Our patient was born after a normal term pregnancy. Weight at birth was 263Og, length 45 cm, and head circumference 30.5 cm. The growth was severely affected from the first month of life but he gained weight up to the age of 1 year when tube feeding was introduced with minimal success till the age of 2 years. Thereafter his weight remained static as did the length. A severe microcephaly was present at birth. After 12 months there was no further growth in the head circumference (39 cm). Bilateral cataracts was detected at 2 months. Severe neurological impairment was early detected. When he was 14 months old hypersensitivity of his skin to sunlight was noticed. A CT brain scan at 6 months of age showed mild cerebral atrophy, megacisterna magna but no calcifications.
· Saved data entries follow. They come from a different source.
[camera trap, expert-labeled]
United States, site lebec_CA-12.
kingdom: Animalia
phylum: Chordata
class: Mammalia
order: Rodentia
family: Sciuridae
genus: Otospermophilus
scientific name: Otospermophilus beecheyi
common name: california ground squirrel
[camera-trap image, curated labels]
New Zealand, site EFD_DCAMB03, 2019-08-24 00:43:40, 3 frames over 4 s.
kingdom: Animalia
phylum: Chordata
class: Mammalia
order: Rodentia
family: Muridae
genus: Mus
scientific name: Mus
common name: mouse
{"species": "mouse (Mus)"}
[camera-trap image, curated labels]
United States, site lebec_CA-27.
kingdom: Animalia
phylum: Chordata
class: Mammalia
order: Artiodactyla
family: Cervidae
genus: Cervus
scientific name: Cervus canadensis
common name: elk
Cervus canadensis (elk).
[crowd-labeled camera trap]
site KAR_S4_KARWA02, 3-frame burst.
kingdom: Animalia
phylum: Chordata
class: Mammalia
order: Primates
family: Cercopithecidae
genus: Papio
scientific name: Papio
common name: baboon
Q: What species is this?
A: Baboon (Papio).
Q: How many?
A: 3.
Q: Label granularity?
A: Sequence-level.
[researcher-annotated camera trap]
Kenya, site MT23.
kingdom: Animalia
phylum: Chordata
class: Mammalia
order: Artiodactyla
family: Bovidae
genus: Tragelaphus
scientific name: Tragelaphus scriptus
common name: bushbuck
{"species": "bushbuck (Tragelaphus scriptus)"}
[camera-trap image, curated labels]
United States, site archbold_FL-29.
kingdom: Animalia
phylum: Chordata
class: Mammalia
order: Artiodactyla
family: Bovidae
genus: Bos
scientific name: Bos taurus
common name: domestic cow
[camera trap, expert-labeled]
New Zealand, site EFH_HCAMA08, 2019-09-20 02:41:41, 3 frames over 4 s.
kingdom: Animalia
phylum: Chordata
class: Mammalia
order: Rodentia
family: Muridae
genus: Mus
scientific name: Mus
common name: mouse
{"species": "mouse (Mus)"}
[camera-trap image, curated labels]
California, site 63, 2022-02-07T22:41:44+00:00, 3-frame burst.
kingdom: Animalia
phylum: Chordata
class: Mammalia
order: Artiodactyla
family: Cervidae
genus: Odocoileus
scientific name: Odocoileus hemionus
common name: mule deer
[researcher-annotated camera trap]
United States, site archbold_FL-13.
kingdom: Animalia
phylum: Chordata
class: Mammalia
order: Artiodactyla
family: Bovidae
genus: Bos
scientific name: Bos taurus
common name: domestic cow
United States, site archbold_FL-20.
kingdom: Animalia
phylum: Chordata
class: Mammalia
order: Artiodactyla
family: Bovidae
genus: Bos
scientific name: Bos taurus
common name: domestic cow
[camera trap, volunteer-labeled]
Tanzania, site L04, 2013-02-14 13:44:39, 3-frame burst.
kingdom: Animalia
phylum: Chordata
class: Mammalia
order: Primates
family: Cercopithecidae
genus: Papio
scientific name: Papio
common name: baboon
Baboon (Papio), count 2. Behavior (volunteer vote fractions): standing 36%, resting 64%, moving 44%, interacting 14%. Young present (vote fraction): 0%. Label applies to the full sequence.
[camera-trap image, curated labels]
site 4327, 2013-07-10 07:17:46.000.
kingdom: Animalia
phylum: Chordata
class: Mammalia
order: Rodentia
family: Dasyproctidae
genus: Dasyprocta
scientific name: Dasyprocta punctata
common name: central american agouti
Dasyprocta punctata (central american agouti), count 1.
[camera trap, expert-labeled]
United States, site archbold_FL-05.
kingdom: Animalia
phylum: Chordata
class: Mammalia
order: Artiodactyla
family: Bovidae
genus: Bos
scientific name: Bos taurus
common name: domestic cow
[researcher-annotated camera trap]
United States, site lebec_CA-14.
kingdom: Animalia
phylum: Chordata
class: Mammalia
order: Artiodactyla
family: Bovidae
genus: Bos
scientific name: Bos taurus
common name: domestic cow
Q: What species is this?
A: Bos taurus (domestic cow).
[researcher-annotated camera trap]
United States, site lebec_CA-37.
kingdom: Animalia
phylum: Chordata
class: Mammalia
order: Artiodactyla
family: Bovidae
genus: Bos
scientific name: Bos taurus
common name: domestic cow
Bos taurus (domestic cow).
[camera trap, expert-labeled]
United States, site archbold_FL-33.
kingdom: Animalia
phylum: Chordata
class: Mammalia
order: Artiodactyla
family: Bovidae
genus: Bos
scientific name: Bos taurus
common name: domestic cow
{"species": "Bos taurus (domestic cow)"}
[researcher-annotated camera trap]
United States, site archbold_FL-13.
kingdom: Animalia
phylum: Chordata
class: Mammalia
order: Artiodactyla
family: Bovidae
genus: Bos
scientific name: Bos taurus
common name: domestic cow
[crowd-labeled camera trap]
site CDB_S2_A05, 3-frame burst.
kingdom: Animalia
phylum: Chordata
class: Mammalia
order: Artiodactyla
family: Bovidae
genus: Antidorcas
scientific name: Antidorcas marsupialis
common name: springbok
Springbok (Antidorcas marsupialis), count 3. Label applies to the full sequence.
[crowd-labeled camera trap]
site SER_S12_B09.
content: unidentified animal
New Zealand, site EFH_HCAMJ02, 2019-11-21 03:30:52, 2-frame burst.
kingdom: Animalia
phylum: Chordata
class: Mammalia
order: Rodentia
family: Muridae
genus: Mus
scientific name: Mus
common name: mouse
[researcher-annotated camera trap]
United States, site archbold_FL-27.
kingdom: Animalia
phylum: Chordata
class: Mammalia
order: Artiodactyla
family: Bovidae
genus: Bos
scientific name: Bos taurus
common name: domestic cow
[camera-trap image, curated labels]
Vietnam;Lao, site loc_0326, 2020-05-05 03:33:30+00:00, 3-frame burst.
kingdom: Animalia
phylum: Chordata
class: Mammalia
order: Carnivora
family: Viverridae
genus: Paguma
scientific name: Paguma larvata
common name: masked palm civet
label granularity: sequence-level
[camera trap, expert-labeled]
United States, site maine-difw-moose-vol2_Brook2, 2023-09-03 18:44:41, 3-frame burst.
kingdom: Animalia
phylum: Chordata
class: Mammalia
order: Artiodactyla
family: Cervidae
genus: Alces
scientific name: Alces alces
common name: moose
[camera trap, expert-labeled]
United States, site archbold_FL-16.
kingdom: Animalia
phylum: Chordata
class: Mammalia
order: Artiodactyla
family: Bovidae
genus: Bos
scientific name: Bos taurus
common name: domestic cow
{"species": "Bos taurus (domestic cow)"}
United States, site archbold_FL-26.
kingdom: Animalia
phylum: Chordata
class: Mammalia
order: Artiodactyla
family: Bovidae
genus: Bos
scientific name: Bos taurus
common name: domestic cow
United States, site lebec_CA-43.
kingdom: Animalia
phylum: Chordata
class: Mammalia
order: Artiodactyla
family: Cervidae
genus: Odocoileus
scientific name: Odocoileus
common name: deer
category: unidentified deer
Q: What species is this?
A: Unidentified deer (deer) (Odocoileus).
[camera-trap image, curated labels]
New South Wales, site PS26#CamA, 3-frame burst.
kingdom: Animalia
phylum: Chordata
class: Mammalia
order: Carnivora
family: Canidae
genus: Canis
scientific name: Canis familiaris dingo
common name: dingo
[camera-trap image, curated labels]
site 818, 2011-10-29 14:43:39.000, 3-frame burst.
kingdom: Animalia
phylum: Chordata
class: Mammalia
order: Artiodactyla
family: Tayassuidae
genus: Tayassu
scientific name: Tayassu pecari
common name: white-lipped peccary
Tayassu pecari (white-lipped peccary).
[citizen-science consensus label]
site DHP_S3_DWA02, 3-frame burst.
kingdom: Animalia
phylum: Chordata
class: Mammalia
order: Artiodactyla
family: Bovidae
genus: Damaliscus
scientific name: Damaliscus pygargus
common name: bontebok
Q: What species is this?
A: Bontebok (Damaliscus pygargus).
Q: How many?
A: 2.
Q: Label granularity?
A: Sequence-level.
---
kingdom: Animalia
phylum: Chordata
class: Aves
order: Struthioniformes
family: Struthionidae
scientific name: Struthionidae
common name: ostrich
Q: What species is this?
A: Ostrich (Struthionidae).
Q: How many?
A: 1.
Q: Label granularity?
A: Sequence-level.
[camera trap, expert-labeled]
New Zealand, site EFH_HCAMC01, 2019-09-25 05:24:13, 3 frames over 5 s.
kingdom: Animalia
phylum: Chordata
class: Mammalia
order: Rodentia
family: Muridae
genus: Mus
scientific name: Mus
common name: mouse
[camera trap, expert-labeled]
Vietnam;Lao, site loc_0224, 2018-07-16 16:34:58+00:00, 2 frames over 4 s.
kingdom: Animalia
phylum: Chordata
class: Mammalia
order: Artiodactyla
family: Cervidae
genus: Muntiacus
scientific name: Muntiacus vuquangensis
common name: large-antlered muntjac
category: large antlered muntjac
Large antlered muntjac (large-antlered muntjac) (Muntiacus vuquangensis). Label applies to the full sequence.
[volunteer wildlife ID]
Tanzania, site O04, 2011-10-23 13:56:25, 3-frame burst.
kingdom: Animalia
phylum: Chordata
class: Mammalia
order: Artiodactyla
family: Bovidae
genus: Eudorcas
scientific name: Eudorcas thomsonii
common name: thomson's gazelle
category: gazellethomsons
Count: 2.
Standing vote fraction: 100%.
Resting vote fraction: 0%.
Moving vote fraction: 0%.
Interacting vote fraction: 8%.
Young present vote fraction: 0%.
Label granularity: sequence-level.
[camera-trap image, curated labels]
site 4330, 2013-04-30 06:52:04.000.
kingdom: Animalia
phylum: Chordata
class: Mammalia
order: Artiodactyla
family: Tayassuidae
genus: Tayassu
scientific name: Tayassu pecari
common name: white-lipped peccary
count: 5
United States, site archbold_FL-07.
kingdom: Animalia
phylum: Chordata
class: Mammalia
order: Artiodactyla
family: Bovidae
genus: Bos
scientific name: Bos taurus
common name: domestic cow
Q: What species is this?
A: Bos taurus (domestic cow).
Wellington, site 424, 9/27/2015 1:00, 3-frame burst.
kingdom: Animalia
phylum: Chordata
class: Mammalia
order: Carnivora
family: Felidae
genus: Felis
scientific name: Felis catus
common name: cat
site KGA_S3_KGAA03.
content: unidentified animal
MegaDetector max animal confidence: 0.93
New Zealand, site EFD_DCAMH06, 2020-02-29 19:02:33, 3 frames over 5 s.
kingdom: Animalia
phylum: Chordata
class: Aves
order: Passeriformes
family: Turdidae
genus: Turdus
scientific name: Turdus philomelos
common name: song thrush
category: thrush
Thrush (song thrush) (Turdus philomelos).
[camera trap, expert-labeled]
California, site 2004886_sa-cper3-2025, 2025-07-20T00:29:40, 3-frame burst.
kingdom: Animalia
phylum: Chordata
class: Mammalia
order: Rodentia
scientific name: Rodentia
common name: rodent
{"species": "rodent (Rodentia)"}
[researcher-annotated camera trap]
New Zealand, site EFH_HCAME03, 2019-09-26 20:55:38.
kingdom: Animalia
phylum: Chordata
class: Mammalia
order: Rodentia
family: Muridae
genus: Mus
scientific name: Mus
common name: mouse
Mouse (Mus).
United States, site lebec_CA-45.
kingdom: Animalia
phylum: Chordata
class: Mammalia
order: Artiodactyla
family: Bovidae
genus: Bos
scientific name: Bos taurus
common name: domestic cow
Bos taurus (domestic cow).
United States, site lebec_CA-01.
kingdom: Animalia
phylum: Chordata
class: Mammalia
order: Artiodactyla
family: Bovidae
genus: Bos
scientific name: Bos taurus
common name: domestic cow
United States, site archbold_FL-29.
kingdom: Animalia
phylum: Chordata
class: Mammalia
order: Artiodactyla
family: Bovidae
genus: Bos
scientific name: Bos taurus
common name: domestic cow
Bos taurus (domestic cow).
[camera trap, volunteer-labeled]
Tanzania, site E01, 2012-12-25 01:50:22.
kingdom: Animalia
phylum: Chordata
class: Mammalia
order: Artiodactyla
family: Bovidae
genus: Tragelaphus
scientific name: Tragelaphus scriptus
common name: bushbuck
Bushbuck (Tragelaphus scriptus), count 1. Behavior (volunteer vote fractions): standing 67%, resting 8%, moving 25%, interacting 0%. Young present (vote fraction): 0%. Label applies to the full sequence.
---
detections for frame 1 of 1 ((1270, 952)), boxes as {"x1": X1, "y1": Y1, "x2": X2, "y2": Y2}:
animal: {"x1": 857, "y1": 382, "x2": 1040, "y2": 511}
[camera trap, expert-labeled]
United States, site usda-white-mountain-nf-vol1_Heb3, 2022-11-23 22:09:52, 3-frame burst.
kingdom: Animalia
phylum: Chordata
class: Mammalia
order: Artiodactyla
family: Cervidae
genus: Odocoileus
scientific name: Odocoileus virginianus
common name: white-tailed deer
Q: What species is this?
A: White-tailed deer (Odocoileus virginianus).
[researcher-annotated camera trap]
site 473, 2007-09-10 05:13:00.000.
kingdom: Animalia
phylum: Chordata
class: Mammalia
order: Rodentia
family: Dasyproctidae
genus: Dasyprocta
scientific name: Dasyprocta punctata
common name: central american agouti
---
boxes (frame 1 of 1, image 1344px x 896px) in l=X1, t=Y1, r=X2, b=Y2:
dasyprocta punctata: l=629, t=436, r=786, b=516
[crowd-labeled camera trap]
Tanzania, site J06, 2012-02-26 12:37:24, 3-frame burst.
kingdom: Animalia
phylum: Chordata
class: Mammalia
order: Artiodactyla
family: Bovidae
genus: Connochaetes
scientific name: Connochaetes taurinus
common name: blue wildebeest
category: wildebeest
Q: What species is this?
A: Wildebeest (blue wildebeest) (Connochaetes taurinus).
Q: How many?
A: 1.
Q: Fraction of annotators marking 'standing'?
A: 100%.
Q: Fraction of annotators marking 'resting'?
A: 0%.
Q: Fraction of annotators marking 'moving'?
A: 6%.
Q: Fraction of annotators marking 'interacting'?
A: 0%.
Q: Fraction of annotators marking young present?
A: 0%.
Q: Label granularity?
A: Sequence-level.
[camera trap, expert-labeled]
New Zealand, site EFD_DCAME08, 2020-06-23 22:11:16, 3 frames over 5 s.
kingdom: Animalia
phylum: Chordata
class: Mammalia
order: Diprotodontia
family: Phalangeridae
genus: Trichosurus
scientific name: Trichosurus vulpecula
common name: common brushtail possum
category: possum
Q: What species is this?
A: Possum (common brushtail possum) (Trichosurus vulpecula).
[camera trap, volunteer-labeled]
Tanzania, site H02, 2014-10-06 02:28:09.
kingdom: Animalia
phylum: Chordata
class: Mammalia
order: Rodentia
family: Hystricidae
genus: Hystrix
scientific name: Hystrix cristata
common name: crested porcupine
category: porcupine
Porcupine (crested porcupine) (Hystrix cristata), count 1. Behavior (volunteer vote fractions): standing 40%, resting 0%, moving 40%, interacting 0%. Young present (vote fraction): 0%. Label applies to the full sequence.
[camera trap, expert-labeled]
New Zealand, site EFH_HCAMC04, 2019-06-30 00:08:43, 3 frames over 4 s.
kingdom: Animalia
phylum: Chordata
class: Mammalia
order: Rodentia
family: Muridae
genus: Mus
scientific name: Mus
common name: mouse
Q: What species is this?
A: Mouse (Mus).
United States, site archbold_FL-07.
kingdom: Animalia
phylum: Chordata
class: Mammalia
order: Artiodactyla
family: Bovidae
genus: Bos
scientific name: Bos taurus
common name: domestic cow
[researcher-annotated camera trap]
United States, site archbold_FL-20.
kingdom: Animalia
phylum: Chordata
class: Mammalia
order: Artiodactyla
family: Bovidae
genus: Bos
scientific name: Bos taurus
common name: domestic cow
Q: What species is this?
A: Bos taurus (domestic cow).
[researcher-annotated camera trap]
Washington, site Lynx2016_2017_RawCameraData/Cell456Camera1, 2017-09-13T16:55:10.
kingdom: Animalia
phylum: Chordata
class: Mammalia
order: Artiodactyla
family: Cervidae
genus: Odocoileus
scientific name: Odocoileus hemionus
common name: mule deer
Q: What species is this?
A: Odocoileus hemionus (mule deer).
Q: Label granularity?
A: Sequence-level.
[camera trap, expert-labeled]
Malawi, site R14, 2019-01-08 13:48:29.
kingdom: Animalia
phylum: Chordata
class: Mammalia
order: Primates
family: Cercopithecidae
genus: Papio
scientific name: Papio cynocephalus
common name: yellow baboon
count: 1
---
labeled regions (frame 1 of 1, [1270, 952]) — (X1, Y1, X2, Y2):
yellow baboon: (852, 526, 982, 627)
Calcifications of basal ganglia were detected on a CT scan when he was 4 years old. An MRI at 4 years of age showed cortical atrophy, periventricular and subcortical white matter lesions and severe atrophic involvement of the cerebellum. Laboratory investigations were normal except for a persistent hyperuricaemia and increased serum glutamic-oxaloacetic transaminase and glutamate pyruvate transaminase. UV-irradiated fibro- blasts showed a failure to recover a normal rate of RNA synthesis. By genetical analysis the patient was assigned to the complementation group B of CS. The infant died at 4 years 5 months of pneumonia.